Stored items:

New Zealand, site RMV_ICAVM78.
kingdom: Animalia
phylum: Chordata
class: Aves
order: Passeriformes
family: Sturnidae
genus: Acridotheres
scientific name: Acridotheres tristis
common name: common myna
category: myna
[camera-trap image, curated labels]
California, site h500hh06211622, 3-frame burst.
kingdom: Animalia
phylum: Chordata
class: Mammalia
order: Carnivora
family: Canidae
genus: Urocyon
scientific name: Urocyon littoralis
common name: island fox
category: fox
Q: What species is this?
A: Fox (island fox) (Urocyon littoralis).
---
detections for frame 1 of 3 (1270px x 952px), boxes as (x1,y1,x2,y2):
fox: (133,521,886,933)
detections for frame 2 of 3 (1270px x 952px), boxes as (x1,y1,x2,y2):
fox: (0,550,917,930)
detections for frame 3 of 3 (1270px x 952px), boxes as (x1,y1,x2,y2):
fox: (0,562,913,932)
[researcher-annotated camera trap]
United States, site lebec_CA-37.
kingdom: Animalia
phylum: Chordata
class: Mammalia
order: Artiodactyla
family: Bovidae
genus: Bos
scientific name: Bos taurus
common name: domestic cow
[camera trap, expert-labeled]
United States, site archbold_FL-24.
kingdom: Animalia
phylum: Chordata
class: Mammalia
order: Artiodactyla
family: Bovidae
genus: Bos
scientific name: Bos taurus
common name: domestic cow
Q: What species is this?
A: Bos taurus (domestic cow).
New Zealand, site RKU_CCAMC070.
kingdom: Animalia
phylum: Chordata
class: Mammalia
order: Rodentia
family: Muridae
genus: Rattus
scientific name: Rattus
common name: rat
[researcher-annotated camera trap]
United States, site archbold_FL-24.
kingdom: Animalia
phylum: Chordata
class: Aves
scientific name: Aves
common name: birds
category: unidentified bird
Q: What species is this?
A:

Exercise description: Only one stretch of the entries above is wanted: the lines from the one containing "common name: island fox" through the one containing "[camera trap, expert-labeled]". Please reproduce it exactly.

Answer area:
common name: island fox
category: fox
Q: What species is this?
A: Fox (island fox) (Urocyon littoralis).
---
detections for frame 1 of 3 (1270px x 952px), boxes as (x1,y1,x2,y2):
fox: (133,521,886,933)
detections for frame 2 of 3 (1270px x 952px), boxes as (x1,y1,x2,y2):
fox: (0,550,917,930)
detections for frame 3 of 3 (1270px x 952px), boxes as (x1,y1,x2,y2):
fox: (0,562,913,932)
[researcher-annotated camera trap]
United States, site lebec_CA-37.
kingdom: Animalia
phylum: Chordata
class: Mammalia
order: Artiodactyla
family: Bovidae
genus: Bos
scientific name: Bos taurus
common name: domestic cow
[camera trap, expert-labeled]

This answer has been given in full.